- Extracted text:

++++++++++++++++++++

Edit2: Double never-mind, the problem assumes you don’t know the level of bias. But I think the OP threw that out as well.


The method I described it a bit weird and round-about, exactly because it has to work around not knowing the bias.

Essentially, it generates a thousand flips, and then carefully extracts the randomness only out of how those flips are shuffled, but now how many heads there are.

However, the closer to 500/500 your distribution is, the more entropy the method I describes can extract. Conversely, if you randomly hit 1000 heads and 0 tails, the method can't extract anything, and you'll have to sample again.

In contrast, a method that knows the bias and can exploit it, can extract the same number of random bits, no matter what you actually flipped. Eg in the special case of a known unbiased coin, you always get 1000 random bits for 1000 flips. Even if those flips happen to be 1000 heads.


But the point remains, your method shouldn’t need a full table cached in advance, right? You should be able to use a formula to compute its “effective index”.


Yes, definitely. I just didn't mention that, because I thought it was obvious that we agree on that.

And instead of computing the "effective index" as an abstract number and then extract bits from that, you can work out directly how to generate the unbiased bits.


Yes. Though in practice you wouldn't want to generate that specific table for 1000 flips. It's far too big.


More efficient in how many flips you consume to produce an unbiased bit.

Less efficient in terms of runtime (if you implement it as naively as I have described here).


> Produce a table of all possible sequences of length 1,000 with k heads and 1,000-k tails. > Look up the position of your actual realized sequence in that table. The index of that position is a uniform random integer in a range from 1 to the size of the table.

I don’t see why it would be. The normal way to produce such a table is as hhh…hh, hhh…ht, hhh…th, … ttt…ht, ttt…th, ttt…tt. If heads is more likely than tails, the index is more likely to be in the lower half than the upper half.

Reading https://blog.cloudflare.com/ensuring-randomness-with-linuxs-..., I also don’t think that’s how Linux’ entropy pool works.


The parent comment was saying that when you fix the number of heads to be k in advance, the set of head positions you get is random. That sounds correct.


> Reading https://blog.cloudflare.com/ensuring-randomness-with-linuxs-..., I also don’t think that’s how Linux’ entropy pool works.

Where does the description in that article differ materially from what I described in the parenthetical remark?

(Of course, it does differ from what I described in the main text of the comment.)

++++++++++++++++++++

(A block of data)
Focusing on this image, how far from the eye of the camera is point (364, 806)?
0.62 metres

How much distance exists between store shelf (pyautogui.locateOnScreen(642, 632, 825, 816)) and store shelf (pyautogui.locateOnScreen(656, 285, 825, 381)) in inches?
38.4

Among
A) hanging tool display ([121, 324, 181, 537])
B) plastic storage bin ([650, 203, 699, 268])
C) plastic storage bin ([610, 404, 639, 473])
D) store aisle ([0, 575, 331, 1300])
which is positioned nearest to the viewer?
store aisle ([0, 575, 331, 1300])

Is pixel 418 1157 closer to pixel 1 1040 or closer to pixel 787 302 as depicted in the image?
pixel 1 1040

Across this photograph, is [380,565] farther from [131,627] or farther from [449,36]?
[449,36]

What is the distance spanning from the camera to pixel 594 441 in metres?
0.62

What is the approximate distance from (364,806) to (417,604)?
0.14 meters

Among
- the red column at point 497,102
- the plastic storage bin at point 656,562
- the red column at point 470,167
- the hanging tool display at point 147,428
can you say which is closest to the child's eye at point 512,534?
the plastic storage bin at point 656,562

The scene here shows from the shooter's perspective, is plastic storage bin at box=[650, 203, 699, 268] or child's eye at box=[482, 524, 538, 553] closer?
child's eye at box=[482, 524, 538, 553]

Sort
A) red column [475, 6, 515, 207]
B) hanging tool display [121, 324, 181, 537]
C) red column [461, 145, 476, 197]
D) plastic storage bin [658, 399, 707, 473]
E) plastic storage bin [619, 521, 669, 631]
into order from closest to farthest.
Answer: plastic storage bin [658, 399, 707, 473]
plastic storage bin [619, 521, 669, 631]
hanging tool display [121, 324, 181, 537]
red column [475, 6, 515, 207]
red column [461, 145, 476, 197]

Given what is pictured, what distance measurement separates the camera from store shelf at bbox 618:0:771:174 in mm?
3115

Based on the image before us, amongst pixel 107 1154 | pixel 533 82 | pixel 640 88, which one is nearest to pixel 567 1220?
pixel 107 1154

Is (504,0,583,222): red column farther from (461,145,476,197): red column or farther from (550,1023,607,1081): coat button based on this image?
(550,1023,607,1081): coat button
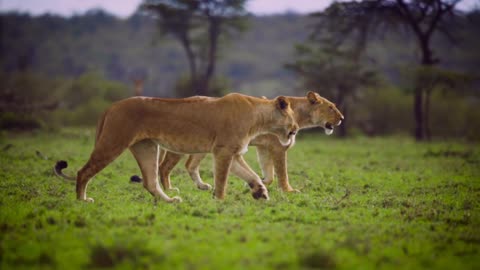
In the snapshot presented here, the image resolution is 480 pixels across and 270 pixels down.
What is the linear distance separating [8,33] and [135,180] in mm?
87566

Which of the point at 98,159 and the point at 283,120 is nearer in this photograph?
the point at 98,159

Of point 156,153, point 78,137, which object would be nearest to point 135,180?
point 156,153

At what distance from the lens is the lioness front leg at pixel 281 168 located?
31.2ft

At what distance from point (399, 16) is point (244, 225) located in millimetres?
22034

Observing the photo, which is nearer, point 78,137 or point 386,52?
point 78,137

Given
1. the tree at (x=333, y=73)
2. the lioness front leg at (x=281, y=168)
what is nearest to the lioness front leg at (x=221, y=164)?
the lioness front leg at (x=281, y=168)

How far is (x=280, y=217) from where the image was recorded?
693 cm

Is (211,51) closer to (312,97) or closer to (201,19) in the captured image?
(201,19)

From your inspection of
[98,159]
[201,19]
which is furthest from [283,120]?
[201,19]

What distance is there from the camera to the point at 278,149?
31.6ft

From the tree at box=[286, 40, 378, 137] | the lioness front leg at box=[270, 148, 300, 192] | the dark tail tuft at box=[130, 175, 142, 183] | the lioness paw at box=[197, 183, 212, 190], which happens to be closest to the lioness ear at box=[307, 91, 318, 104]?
the lioness front leg at box=[270, 148, 300, 192]

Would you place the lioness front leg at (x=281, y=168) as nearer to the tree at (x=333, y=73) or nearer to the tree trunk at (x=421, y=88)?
the tree trunk at (x=421, y=88)

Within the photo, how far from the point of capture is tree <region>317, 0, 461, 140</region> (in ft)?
82.8

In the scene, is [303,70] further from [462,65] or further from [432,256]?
[462,65]
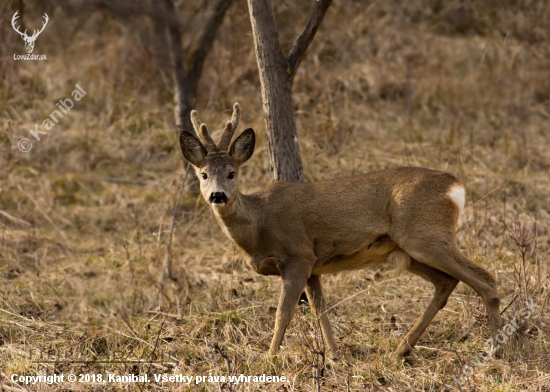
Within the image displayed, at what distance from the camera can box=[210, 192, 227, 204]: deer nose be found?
17.5ft

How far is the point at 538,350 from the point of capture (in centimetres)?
540

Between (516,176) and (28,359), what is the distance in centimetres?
633

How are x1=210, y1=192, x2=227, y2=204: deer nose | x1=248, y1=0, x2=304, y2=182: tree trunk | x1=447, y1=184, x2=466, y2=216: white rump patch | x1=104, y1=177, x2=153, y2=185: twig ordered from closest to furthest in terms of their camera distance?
x1=210, y1=192, x2=227, y2=204: deer nose < x1=447, y1=184, x2=466, y2=216: white rump patch < x1=248, y1=0, x2=304, y2=182: tree trunk < x1=104, y1=177, x2=153, y2=185: twig

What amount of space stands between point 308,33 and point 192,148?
1.44 meters

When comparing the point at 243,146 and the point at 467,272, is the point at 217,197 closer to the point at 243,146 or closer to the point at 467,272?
the point at 243,146

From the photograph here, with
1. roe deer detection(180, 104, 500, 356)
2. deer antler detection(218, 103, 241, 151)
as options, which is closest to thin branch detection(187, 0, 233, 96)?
deer antler detection(218, 103, 241, 151)

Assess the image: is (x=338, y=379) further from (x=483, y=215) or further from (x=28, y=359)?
(x=483, y=215)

++++++++++++++++++++

- Goal:
Write the next part of the forum thread on getting unbiased bits from biased coin flips, starting after its last sentence.

- Result below:
Cool idea! I wonder what you mean concretely by “extract unbiased bits from unbiased integer”?

Let’s say my experiment results in an index of 42, how do you convert that integer into information about a string of unbiased coin flips?



Arithmetic coding is the industrial strength way to do this, yes!

However, you can do much simpler and still be pretty efficient (and unbiased).

Suppose your range was numbers between 1 to 49 (inclusive).

If you get a number between 1 to 32, you interpret that as 5 bits. If you got a number between 33 to 48, you interpret that as 4 bits (because you have 16 == 2^4 possibilities between 33 to 48). If you hit 49, you just drop everything and sample again.

So if you got 42, like j7ake suggested, that would be 42 - 32 = 10 = 0b1010.

You can generalize this scheme to other numbers of possibilities.


despite all the theoretical work, it's not physically possible to bias a coin to any notable degree. Unlike a die you can't weight one of the faces, you can bend the coin but it takes about a 90 degree bend in a coin to be able to say that a coin is biased with statistical confidence. Or in other words, if the coin appears reasonably flat, it's fair enough that you won't notice.

https://izbicki.me/blog/how-to-create-an-unfair-coin-and-pro...

I get the idea as shorthand for a binary outcome, but the way you make a coin fair is to flip it.


How are we defining a notable degree? Even a 1% skew is tremendous - entire casino empires are built on that probability margin.


You could calculate the likelihood over a certain distribution, in your case 1%. But when you do that you find that the third coin has a higher likelihood of being a fair coin than the first coin. That one has a pretty big bend in it. The ones after have a less than 4% chance of being fair. But to the OP's point, seeing that the third coin is more likely to be fair than the flat one (and is past a 45 degree angle) I think their claim makes sense with pretty good bounds.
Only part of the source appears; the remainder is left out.